What this error means

Bedrock pass-through /converse returns HTTP 200 OK with empty response body on v1.85.0 — callers receive no content despite successful status code is a LiteLLM failure pattern reported for developers trying to fix regression in litellm v1.85.0 where bedrock aws pass-through through the /converse endpoint returns 200 status but body is empty, causing silent data loss for clients consuming ai responses through litellm proxy. Based on the imported evidence, treat this as a tool-specific troubleshooting page rather than a generic API error.

Why this happens

GitHub Issue #28388 (BerriAI/litellm): llm translation + proxy labels confirm Bedrock /converse endpoint regression. HTTP 200 with empty body looks like success but delivers nothing. Affects enterprise teams using AWS Bedrock via LiteLLM proxy.

Common causes

  • GitHub Issue #28388 (BerriAI/litellm): llm translation + proxy labels confirm Bedrock /converse endpoint regression. HTTP 200 with empty body looks like success but delivers nothing. Affects enterprise teams using AWS Bedrock via LiteLLM proxy.

Quick fixes

  1. Confirm the exact error signature matches Bedrock pass-through /converse returns HTTP 200 OK with empty response body on v1.85.0 — callers receive no content despite successful status code.
  2. Check the LiteLLM account, local tool state, and provider configuration involved in the failing workflow.
  3. Compare the failing environment with a known working setup, then change one configuration value at a time.

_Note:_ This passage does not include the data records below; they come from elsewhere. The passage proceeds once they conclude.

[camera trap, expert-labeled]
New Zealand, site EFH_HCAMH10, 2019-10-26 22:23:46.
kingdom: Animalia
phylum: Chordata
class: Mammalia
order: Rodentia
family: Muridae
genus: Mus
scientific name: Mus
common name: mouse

Platform/tool-specific checks

  • Verify the command, editor, extension, or API client that produced the error.
  • Compare local settings with CI, deployment, or editor-level settings when the error appears in only one environment.
  • Avoid deleting credentials, local model data, or project settings until the failing scope is clear.

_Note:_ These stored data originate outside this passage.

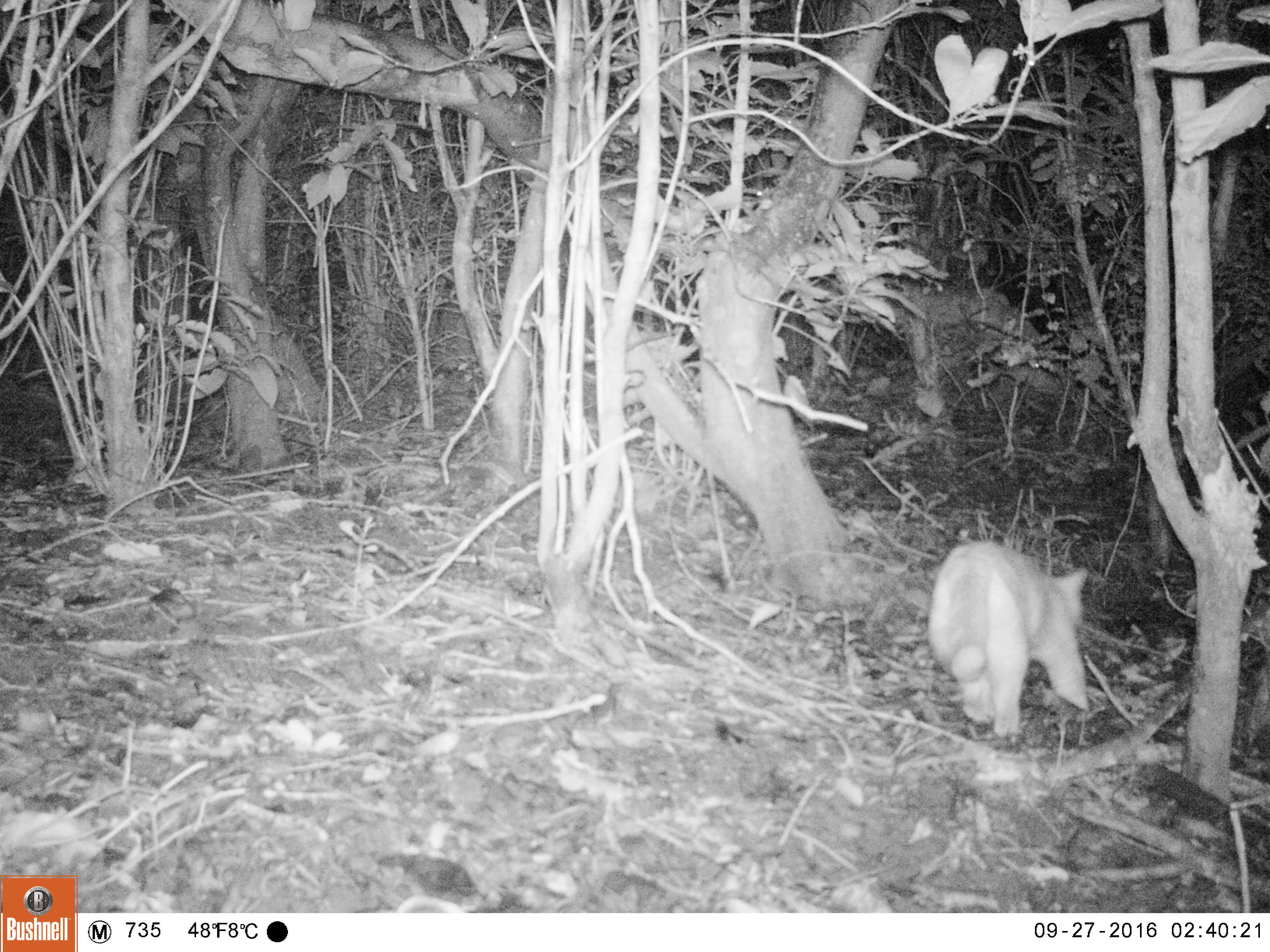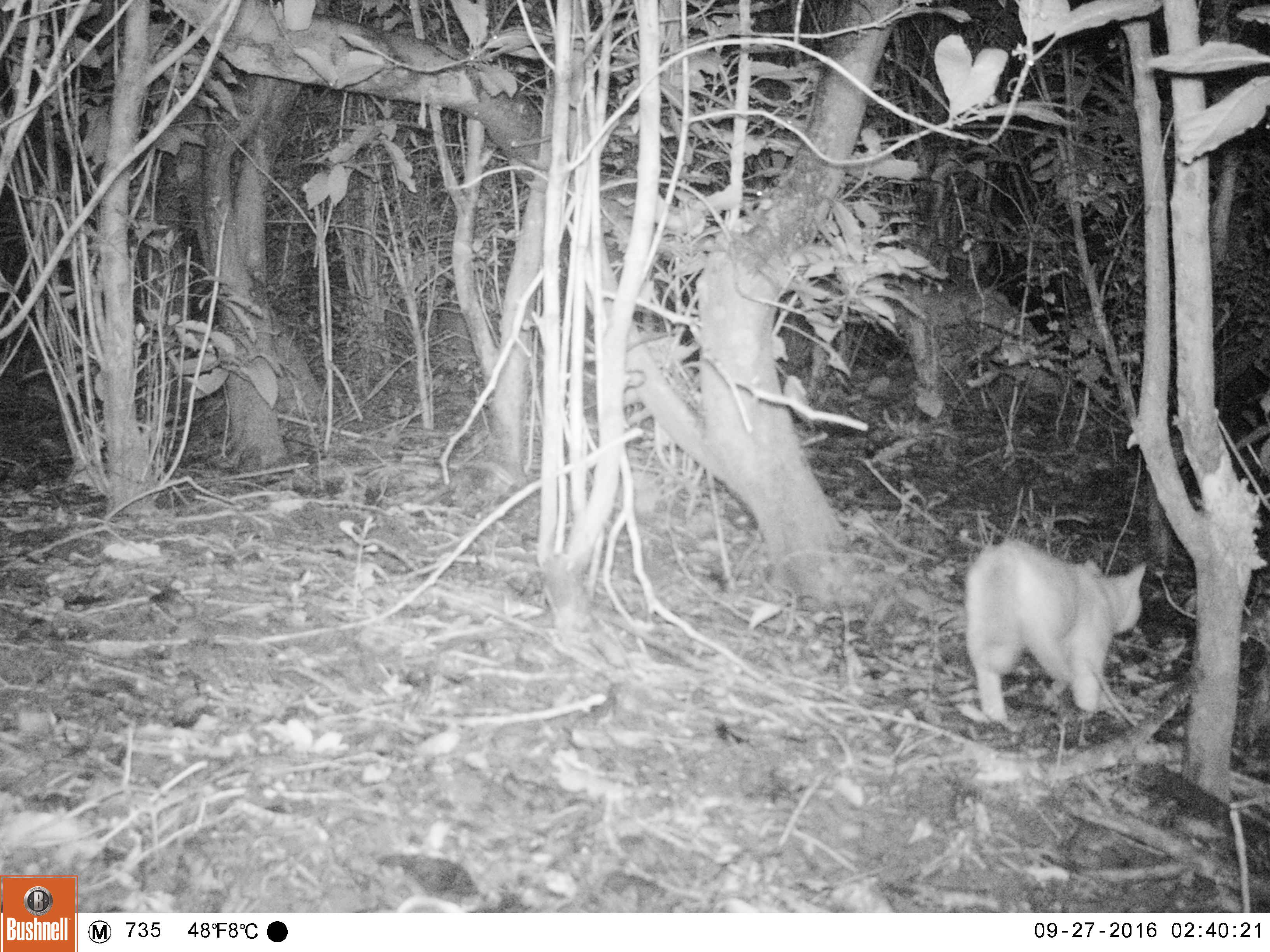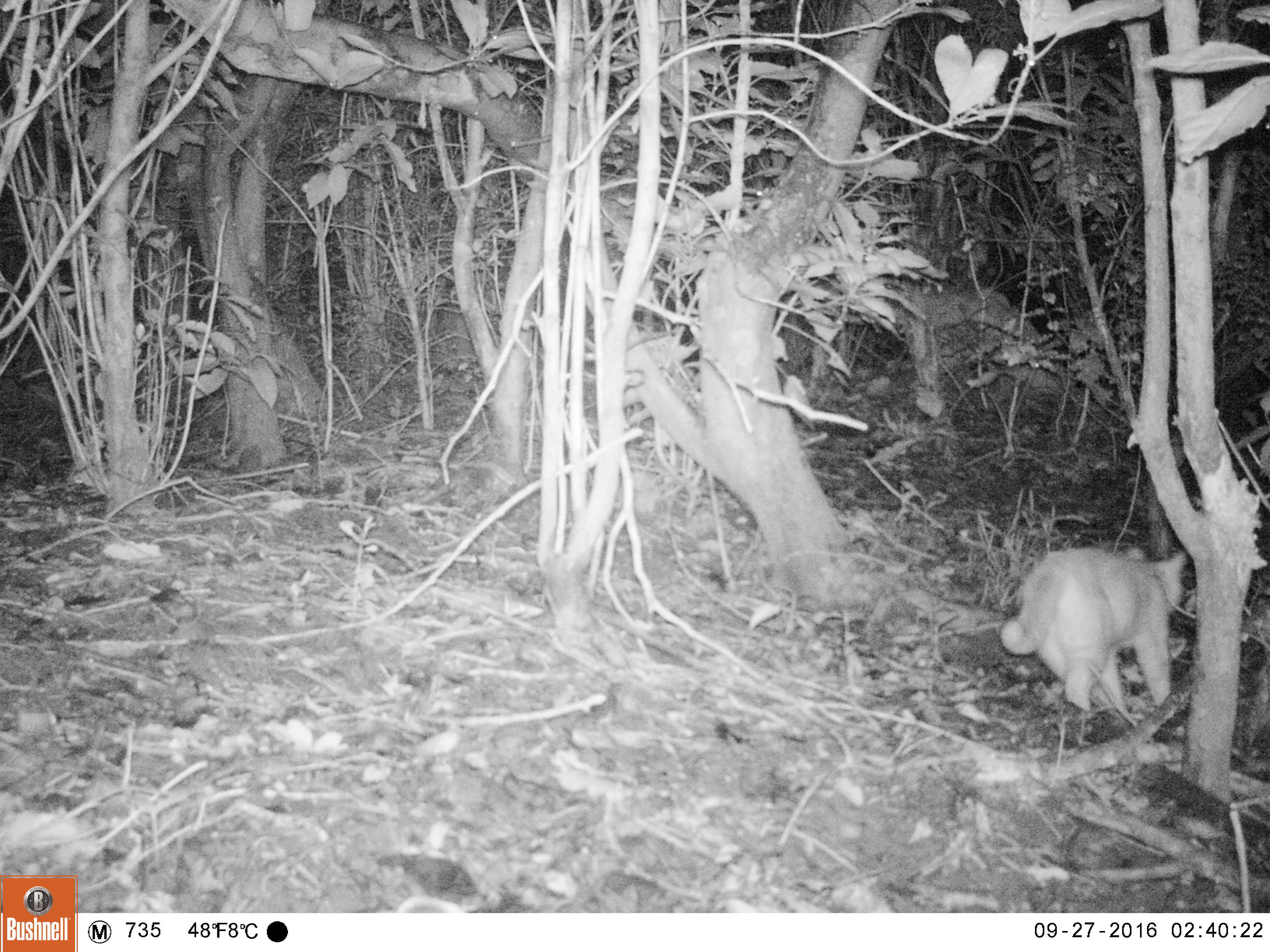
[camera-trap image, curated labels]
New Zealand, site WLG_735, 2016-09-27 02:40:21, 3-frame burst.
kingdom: Animalia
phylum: Chordata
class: Mammalia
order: Carnivora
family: Felidae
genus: Felis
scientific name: Felis catus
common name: domestic cat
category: cat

Step-by-step troubleshooting

  1. Capture the exact error message and the command, editor action, or request that triggered it.
  2. Check whether the failure is account/auth, quota/rate, model/provider, local runtime, or deployment configuration.
  3. Review the source evidence below and compare it with your environment.
  4. Apply one change at a time and rerun the smallest failing action.
  5. Keep the working fix documented for the team or deployment environment.

How to prevent it

  • Keep provider/tool configuration documented.
  • Record non-secret diagnostics such as tool version, provider name, model name, and command path.
  • Add a lightweight check before CI or production workflows depend on the tool.